Five Specialized Rack-Scale Systems
The Vera Rubin POD consists of five purpose-built systems, each addressing distinct workload requirements:
- NVIDIA Vera Rubin NVL72: The core compute engine with 72 Rubin GPUs and 36 Vera CPUs, optimized for the four scaling laws of AI (pretraining, post-training, test-time scaling, and agentic scaling). It delivers up to 10x better inference performance per watt compared to Blackwell.
- Groq 3 LPX: Delivers 256 LPUs per rack for extreme low-latency inference workloads.
- Vera CPU: Provides 256 CPUs per rack for large-scale reinforcement learning and CPU-based sandboxing environments.
- BlueField-4 STX: AI-native storage system with support for KV cache operations.

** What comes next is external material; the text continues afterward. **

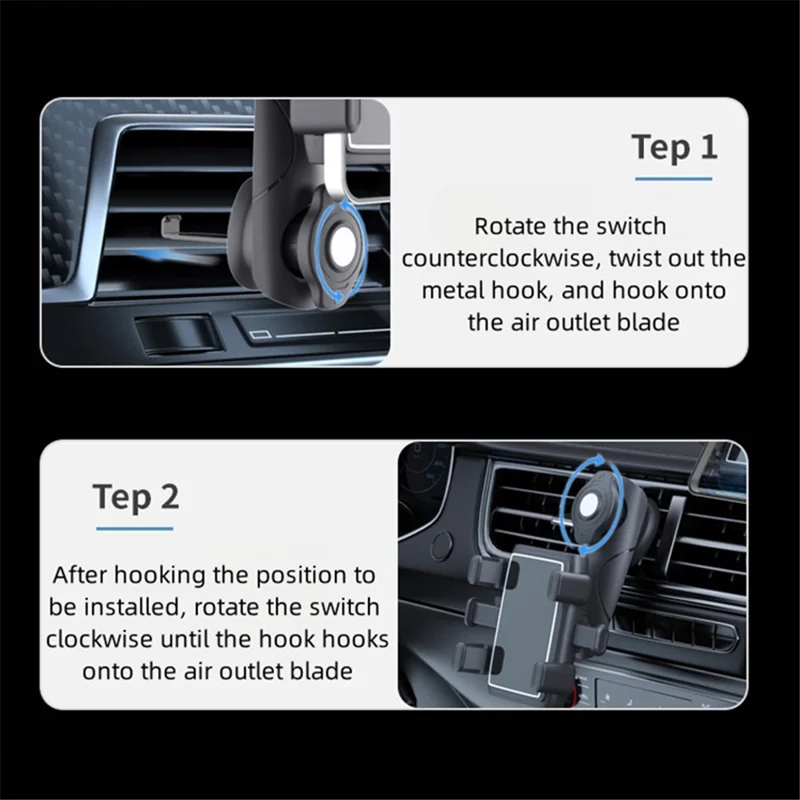 Tep 1

Rotate the switch counterclockwise, twist out the metal hook, and hook onto the air outlet blade

Tep 2

After hooking the position to be installed, rotate the switch clockwise until the hook hooks onto the air outlet blade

- Spectrum-6 SPX: Silicon photonics-based networking for low-latency, resilient connectivity across the POD.
Massive Scale and Co-Design
The complete Vera Rubin POD delivers impressive specifications across 40 racks: 1.2 quadrillion transistors, nearly 20,000 NVIDIA dies, 1,152 Rubin GPUs, 60 exaflops of compute power, and 10 PB/s total scale-up bandwidth. This extreme co-design across seven chip types (compute, networking, storage) enables support for modern agentic AI paradigms including mixture-of-experts routing, reinforcement learning, and large context memory operations.
Architecture and Deployment
Built on the third-generation NVIDIA MGX rack architecture, the platform features innovative mechanical and thermal design elements including a modular cable-free design, dynamic power steering, rack-level energy storage, intelligent power smoothing, and 45°C liquid cooling. The platform supports both NVLink-connected (NVL) and Ethernet/Groq LPU-connected (ETL) configurations, with two types of copper spines designed for performance, resiliency, and energy efficiency.
Ecosystem and Availability
NVIDIA is backed by an ecosystem of more than 80 partners with proven experience in bringing large-scale AI systems to market. The open MGX standard and global partner ecosystem aim to accelerate adoption and deployment of rack-scale and POD-scale AI infrastructure.